GOAL 1: Rewrite the part of the disclosure passage between "This Summary is provided" and "claimed subject matter.", inclusive, using "Overview" wherever "Summary" occurs.

TEXT EXTRACT:

* Begin *

In a third aspect of the present disclosure, there is provided an electronic device. The electronic device comprises: at least one processor; and at least one memory coupled to the at least one processor and storing instructions executable by the at least one processor, the instructions, upon execution by the at least one processor, causing the electronic device to perform: pretraining a value model based on respective returns for respective first tokens in a first response of a plurality of first responses output by a trained reference model, a return for a first token indicating a cumulative reward from the first token to an end of the first response; and generating, at least based on the pretrained value model, respective advantages for respective second tokens in a second response of a plurality of second responses output by a language model, an advantage for a second token indicating a cumulative reward for the second token relative to an average of cumulative rewards for candidate tokens at a position of the second token.

In a fourth aspect of the present disclosure, a computer-readable storage medium is provided. The computer-readable storage medium stores computer executable instructions which, when executed by an electronic device, causes the electronic device perform operations comprising: pretraining a value model based on respective returns for respective first tokens in a first response of a plurality of first responses output by a trained reference model, a return for a first token indicating a cumulative reward from the first token to an end of the first response; and generating, at least based on the pretrained value model, respective advantages for respective second tokens in a second response of a plurality of second responses output by a language model, an advantage for a second token indicating a cumulative reward for the second token relative to an average of cumulative rewards for candidate tokens at a position of the second token.

This Summary is provided to introduce a selection of concepts in a simplified form that are further described below in the Detailed Description. This Summary is not intended to identify key features or essential features of the claimed subject matter, nor is it intended to be used to limit the scope of the claimed subject matter.

The embodiments of the present disclosure will be described in more detail below with reference to the accompanying drawings. Although some embodiments of the present disclosure are shown in the drawings, it would be appreciated that the present disclosure may be implemented in various forms and should not be interpreted as limited to the embodiments described herein. On the contrary, these embodiments are provided for a more thorough and complete understanding of the present disclosure. It would be appreciated that the drawings and embodiments of the present disclosure are only for the purpose of illustration and are not intended to limit the scope of protection of the present disclosure.

* End *

GOAL 2: Print the records between their first line and the line holding "189L312 167L287 159L267", inclusive, reproducing every character unchanged.

SUPPLIED MATERIAL:
* Begin *

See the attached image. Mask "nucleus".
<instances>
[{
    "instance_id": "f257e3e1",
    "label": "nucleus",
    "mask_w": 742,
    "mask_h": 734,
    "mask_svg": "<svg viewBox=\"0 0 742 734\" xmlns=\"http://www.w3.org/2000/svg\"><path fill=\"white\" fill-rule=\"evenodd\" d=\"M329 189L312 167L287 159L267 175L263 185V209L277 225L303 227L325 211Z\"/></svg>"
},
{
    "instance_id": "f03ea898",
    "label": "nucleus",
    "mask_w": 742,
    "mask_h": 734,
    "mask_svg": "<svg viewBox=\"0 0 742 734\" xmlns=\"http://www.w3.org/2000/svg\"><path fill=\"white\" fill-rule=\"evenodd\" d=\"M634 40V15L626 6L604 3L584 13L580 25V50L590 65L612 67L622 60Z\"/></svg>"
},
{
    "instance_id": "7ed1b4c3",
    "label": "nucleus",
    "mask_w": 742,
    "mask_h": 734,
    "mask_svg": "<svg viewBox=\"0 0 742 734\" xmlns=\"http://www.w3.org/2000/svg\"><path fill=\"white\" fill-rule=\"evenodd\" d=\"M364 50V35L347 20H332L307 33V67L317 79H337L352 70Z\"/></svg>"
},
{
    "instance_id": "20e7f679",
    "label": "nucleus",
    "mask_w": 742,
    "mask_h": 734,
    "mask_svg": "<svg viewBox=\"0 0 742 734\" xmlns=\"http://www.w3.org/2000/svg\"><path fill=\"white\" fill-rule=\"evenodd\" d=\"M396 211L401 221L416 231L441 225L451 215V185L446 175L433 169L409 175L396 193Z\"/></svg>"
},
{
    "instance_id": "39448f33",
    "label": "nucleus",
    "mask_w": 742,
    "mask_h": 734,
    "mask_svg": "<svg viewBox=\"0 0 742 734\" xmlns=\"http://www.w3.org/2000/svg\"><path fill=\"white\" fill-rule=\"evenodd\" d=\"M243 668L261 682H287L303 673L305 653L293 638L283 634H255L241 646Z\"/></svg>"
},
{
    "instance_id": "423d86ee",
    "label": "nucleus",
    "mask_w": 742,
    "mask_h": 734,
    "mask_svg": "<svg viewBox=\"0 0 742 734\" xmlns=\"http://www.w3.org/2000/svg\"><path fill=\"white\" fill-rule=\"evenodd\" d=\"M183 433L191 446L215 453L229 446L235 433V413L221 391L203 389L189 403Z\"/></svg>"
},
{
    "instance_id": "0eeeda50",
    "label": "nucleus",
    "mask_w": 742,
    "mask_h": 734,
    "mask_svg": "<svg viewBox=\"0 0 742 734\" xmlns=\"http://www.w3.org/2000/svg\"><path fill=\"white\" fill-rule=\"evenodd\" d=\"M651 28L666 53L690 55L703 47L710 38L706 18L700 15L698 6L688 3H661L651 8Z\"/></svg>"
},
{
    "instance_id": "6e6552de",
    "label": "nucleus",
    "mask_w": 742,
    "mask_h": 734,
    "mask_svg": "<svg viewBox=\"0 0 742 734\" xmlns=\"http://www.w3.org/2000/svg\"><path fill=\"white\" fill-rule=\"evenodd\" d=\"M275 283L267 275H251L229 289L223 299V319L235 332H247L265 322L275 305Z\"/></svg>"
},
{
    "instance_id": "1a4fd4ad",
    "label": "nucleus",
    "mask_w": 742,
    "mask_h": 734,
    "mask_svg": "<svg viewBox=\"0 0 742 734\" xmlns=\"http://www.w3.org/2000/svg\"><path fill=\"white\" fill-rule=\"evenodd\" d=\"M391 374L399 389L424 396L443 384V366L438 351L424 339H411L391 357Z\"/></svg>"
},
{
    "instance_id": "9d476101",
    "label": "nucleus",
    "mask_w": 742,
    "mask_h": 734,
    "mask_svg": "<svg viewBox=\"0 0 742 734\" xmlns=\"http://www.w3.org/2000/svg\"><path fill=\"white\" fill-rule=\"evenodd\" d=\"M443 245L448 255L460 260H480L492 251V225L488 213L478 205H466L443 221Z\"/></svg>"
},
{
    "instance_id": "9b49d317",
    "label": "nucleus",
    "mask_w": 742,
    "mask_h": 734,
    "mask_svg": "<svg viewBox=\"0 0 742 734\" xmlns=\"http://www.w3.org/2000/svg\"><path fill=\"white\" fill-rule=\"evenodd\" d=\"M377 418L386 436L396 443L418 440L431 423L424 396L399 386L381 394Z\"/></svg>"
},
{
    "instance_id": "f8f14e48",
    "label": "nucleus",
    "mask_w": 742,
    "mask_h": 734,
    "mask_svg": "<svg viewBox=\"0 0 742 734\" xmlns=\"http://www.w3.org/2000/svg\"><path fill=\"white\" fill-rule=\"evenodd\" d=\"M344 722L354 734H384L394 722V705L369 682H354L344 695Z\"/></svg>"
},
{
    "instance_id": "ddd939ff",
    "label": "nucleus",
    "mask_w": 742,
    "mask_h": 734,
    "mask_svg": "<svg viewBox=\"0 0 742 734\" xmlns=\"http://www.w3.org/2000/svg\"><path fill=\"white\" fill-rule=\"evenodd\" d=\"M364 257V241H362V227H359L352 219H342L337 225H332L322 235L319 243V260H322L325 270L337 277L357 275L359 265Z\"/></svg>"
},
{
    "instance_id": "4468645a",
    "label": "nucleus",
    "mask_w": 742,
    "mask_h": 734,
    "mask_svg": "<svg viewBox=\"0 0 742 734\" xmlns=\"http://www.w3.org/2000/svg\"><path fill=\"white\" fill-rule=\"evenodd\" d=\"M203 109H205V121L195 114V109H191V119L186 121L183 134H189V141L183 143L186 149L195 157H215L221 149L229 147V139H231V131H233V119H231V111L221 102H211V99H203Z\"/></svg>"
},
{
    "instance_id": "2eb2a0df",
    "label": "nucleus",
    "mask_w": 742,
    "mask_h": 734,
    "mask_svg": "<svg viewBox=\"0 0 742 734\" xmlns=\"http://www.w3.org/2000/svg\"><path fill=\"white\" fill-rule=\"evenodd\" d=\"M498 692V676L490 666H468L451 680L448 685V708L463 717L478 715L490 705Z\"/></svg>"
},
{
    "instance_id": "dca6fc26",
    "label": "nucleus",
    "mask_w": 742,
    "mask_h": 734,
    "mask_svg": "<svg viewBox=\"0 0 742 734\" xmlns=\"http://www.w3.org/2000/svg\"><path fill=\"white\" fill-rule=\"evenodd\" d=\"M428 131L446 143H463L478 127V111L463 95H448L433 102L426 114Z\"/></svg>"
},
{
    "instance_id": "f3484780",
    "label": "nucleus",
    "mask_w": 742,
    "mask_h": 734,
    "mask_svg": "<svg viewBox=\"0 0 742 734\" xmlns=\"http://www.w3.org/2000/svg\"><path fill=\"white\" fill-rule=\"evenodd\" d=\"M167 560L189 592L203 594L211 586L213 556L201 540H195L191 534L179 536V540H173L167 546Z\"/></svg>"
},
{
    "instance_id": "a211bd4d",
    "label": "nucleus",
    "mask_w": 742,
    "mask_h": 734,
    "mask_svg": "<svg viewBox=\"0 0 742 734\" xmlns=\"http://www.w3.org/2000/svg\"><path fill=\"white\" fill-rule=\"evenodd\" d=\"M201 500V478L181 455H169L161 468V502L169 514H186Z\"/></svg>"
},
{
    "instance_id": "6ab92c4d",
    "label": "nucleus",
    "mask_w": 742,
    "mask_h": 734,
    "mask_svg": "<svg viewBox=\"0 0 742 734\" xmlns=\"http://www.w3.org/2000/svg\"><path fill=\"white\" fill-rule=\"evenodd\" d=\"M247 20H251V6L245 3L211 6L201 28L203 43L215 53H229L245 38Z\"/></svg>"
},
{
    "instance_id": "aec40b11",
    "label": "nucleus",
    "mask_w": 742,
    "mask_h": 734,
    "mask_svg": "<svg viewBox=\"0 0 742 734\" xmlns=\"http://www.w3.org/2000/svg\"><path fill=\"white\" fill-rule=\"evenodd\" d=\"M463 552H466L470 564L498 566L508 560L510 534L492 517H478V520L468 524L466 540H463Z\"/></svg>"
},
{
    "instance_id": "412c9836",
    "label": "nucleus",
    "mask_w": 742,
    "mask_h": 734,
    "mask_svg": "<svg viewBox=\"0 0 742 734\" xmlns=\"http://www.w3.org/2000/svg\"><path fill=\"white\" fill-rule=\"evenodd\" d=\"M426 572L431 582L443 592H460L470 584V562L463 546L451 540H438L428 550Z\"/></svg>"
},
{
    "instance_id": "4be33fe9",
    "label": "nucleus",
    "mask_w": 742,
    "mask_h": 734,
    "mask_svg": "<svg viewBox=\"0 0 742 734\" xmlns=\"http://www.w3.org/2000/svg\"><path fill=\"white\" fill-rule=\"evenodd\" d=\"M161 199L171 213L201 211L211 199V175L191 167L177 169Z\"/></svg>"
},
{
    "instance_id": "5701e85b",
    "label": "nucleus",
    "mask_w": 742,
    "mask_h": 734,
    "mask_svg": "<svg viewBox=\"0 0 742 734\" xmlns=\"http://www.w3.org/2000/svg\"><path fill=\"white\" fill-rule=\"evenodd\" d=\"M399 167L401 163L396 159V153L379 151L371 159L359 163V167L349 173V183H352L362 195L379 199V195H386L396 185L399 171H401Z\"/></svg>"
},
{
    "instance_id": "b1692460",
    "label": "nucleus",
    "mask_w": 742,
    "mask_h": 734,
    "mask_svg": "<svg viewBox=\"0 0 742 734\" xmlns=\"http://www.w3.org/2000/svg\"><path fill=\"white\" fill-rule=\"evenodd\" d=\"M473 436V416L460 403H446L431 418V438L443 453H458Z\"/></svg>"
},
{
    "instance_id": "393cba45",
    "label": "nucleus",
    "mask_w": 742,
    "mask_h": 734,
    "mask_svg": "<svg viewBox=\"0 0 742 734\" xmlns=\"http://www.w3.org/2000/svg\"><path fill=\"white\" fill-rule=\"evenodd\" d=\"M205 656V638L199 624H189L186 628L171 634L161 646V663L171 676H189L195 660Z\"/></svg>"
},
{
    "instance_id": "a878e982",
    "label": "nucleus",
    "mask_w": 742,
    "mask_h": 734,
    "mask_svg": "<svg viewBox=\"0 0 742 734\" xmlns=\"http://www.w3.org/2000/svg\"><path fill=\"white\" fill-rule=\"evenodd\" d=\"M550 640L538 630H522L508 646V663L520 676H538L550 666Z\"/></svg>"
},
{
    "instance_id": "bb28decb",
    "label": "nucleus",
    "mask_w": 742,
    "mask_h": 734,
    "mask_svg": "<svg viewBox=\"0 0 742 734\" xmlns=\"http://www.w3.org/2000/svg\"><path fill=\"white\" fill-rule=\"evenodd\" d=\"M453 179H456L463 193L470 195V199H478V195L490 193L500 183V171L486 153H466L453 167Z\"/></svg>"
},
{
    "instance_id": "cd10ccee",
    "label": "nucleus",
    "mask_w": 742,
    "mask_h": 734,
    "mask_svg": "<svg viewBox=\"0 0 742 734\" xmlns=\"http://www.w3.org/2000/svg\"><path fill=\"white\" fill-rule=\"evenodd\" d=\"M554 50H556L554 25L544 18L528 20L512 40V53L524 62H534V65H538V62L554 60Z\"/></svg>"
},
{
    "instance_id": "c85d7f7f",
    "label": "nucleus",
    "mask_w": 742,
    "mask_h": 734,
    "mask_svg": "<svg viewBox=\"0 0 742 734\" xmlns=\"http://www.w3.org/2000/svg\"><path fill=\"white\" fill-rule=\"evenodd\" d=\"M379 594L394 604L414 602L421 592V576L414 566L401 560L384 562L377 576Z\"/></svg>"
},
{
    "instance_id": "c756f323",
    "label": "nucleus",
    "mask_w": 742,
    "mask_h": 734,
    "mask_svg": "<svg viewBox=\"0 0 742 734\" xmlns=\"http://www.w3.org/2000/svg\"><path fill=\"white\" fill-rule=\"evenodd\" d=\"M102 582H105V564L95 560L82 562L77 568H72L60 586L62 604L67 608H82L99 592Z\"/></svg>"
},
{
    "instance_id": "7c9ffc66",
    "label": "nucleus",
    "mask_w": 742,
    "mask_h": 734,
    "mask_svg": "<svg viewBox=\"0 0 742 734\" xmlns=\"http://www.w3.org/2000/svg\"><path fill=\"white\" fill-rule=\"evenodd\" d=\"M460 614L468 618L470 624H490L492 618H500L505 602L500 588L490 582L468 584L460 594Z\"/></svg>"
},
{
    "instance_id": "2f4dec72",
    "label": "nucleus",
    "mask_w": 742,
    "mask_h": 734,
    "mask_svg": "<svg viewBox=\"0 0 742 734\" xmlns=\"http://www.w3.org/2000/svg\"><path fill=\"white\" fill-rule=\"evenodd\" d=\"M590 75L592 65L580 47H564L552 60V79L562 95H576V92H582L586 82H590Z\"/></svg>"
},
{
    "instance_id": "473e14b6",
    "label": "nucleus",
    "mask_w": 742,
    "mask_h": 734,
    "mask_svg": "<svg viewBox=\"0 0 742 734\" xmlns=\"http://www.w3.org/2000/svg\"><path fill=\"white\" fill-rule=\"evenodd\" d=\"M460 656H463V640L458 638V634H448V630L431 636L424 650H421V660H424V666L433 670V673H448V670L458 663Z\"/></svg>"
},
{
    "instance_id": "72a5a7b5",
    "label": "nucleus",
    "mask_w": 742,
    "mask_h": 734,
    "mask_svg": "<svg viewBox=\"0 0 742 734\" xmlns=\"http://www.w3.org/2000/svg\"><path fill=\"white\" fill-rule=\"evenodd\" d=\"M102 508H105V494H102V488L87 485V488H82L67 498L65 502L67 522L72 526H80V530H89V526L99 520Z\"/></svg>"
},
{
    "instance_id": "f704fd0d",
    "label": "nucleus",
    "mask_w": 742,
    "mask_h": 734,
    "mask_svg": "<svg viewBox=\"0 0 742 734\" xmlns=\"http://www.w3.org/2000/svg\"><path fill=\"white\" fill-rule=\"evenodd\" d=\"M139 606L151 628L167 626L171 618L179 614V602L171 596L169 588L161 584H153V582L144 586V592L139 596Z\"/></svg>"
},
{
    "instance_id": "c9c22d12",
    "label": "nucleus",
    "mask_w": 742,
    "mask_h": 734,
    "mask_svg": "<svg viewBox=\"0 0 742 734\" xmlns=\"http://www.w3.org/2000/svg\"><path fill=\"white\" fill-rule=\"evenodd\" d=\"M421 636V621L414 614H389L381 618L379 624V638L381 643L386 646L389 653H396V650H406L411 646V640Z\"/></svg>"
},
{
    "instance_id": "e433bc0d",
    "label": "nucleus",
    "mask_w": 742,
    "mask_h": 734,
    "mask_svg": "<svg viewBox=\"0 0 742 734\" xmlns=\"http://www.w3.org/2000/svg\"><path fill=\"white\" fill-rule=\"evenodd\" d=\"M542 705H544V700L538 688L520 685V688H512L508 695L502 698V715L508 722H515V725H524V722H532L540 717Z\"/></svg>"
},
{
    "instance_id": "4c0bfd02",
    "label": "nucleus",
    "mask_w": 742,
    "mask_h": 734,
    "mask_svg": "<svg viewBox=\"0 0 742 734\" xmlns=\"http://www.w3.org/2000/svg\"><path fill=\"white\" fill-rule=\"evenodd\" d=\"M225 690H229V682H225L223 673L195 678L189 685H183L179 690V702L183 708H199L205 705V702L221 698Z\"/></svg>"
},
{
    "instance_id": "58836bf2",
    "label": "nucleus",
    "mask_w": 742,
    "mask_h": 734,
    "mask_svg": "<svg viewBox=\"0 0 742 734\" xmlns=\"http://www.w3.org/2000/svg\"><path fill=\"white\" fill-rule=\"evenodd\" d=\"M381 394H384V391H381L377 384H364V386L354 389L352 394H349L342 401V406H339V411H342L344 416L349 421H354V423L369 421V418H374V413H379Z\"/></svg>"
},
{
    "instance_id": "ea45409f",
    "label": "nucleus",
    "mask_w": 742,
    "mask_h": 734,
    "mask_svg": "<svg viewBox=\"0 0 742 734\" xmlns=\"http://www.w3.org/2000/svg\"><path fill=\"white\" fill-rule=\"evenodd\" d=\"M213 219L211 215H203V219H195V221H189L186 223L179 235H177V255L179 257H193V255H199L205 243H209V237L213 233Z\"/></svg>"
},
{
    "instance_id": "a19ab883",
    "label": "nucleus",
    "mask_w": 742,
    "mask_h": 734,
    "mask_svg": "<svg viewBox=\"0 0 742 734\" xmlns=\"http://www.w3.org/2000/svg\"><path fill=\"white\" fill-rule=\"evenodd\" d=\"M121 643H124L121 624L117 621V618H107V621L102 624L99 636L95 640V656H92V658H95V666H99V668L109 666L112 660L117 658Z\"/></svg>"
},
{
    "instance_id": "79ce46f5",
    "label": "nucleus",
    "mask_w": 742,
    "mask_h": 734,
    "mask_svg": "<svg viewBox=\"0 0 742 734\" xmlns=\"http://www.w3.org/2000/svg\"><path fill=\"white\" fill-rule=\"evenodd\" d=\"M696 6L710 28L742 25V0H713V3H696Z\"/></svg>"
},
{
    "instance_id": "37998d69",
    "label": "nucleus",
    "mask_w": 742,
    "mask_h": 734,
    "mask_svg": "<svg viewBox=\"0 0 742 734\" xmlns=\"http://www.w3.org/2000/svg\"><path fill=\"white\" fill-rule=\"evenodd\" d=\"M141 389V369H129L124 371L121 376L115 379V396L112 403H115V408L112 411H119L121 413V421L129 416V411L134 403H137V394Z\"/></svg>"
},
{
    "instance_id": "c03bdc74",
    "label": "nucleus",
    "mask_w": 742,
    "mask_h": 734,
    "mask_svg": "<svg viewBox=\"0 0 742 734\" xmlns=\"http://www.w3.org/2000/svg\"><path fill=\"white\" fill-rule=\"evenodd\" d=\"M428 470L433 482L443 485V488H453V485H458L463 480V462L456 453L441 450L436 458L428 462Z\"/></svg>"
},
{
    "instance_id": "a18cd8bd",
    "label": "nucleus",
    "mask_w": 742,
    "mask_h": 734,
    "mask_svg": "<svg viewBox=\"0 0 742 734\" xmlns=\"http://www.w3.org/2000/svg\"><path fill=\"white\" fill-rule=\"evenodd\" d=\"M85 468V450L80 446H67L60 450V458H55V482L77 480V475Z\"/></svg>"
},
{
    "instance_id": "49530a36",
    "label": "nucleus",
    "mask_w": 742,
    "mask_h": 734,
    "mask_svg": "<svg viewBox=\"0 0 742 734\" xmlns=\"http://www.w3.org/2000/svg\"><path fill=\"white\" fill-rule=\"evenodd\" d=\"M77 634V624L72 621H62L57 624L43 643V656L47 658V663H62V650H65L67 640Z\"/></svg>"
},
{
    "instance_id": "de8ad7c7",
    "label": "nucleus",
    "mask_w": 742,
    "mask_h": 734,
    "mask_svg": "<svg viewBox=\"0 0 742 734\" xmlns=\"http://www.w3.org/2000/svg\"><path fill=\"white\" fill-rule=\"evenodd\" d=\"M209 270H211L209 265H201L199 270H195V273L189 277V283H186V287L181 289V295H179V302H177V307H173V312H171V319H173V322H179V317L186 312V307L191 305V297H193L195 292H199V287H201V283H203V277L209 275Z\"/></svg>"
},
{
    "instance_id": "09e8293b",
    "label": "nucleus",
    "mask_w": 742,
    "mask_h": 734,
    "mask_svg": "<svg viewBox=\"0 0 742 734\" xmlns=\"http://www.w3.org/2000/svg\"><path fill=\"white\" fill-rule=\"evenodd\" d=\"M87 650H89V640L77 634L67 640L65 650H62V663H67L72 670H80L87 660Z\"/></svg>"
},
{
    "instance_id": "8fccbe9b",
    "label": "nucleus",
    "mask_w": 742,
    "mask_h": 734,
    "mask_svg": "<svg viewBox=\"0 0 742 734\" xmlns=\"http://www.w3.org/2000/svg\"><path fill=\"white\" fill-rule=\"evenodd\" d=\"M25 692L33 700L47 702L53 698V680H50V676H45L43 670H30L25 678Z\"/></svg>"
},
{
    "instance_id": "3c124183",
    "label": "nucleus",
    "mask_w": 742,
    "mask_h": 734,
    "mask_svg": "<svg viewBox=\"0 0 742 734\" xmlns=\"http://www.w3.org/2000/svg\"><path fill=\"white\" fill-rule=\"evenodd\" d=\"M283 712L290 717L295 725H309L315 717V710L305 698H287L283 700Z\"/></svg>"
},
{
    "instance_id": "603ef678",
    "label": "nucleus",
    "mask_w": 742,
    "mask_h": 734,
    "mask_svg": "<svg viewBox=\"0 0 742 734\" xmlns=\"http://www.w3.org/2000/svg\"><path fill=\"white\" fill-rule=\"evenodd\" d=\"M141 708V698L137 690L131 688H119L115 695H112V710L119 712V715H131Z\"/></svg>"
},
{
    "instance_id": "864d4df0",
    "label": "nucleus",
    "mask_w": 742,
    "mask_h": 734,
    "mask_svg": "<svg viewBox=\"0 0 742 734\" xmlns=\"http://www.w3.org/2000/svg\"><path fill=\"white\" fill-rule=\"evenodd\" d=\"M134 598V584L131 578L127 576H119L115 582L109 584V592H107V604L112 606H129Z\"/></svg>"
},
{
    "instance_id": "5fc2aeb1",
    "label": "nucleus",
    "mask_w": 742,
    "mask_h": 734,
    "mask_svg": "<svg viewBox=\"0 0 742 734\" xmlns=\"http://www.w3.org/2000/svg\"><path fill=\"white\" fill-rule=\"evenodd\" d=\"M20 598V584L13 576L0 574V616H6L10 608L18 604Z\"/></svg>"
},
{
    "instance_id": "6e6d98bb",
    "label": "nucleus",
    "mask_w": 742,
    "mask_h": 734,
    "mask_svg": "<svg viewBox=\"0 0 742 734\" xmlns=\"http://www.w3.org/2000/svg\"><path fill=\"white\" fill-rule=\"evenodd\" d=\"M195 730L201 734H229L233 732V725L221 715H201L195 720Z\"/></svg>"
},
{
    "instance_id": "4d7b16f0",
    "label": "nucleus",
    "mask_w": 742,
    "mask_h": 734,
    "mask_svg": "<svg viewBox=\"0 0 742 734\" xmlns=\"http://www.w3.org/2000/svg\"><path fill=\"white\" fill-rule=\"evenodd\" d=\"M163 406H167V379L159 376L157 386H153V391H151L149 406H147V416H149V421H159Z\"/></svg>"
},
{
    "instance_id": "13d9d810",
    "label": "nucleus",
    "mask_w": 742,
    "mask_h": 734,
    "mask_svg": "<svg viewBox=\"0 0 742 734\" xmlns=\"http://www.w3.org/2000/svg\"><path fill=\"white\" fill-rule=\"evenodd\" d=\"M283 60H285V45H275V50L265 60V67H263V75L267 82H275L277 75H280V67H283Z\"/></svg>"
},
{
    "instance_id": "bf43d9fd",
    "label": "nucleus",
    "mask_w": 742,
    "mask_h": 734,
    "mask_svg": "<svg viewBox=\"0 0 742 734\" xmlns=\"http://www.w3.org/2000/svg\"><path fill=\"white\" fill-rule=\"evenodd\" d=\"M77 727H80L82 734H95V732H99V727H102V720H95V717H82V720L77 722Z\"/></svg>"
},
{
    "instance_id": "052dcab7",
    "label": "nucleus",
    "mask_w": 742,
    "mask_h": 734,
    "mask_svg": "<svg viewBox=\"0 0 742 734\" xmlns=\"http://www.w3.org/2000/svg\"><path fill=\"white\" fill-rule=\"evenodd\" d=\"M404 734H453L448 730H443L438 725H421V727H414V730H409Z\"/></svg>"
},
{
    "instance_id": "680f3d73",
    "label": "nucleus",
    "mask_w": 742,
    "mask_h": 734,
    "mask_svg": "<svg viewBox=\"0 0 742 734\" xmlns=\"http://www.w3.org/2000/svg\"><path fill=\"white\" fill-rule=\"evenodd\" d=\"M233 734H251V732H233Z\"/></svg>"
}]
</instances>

* End *

EXERCISE OUTPUT 1:
This Overview is provided to introduce a selection of concepts in a simplified form that are further described below in the Detailed Description. This Overview is not intended to identify key features or essential features of the claimed subject matter, nor is it intended to be used to limit the scope of the claimed subject matter.

EXERCISE OUTPUT 2:
See the attached image. Mask "nucleus".
<instances>
[{
    "instance_id": "f257e3e1",
    "label": "nucleus",
    "mask_w": 742,
    "mask_h": 734,
    "mask_svg": "<svg viewBox=\"0 0 742 734\" xmlns=\"http://www.w3.org/2000/svg\"><path fill=\"white\" fill-rule=\"evenodd\" d=\"M329 189L312 167L287 159L267 175L263 185V209L277 225L303 227L325 211Z\"/></svg>"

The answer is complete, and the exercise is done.